Switch to the AWS Glue Service.
Click on Jobs on the left panel under ETL.
Provide a name for the job.
Select an IAM role. Create a new IAM role if one doesn’t already exist and be sure to add all Glue policies to this role.
Select the option for A new script to be authored by you.
Give the script a name.
Set the temporary directory to the one you created.
Expand Script libraries and job parameters:
Under the Dependent jars path, add entries for Spark Connector .jar files

Please let us know if you are able to get this working.

Cheers!

iblinov-ua · September 30, 2020, 8:45pm

Hi Ömer, it seems like you have an old version of MemSQL (3.1). Currently, the latest version of MemSQL is 7.1. An update to this version may solve your problem.
In addition, you may use the MariaDB driver in AWS Glue by providing a MariaDB jar in a Dependent jars path of your ETL Job.

Please let us know if it works for you.
Best Regards!

oemer.percin · October 8, 2020, 11:37am

Hi,
we are acutally using the most recent version of MemSQL (7.1).
I believe the shown error is a result of the MySQL drivers that were used, or some function that MemSQL does not support.

The MariaDB driver is not even able to connect to the database, at all.
We have also received feedback from AWS, that MemSQL support natively is not planned (as expected tbh).

We will try to implement carl’s solution and reach out again. Thanks
Kind regards,
Ömer

oemer.percin · October 8, 2020, 12:09pm

Hi carl,

thanks for the description. We were not able to get it to work, though. We are receiving the following error now: “Command failed with exit code 1”
Could you please provide a more detailed description of what needs to be done, please?
To give you a better understanding of what we want to do:
We would like to run ETL tasks within Glue, that allow us to push and pull data from various sources/destinations (that are being supported by Glue, e.g.
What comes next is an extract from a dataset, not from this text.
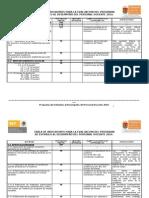 Tabla de Indicadores Programa de Estimulo 2010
S3, SQL Server etc.) and transform data within Glue. Ideally we’d be able to run SQL statements in MemSQL, that are being triggered from Glue.
(We have read though, that this is not possible and we’d need to use Scala to run SQL queries on dataframes/datasets that are in Glue, and not in MemSQL).
At the moment we can’t even push data from S3 to MemSQL using Glue (we know this can be easily done using MemSQL pipelines - our final goal is different here).
If you could provide us any help, that’d be very much appreciated.

Thanks,
Ömer

iblinov-ua · October 8, 2020, 6:23pm

Hi Ömer,
Сan you please provide us some information so that we can better understand what the problem is?

Is it possible to get a more informative error?
Is this error thrown while running the ETL job in AWS Glue?
What script are you running inside of the ETL job?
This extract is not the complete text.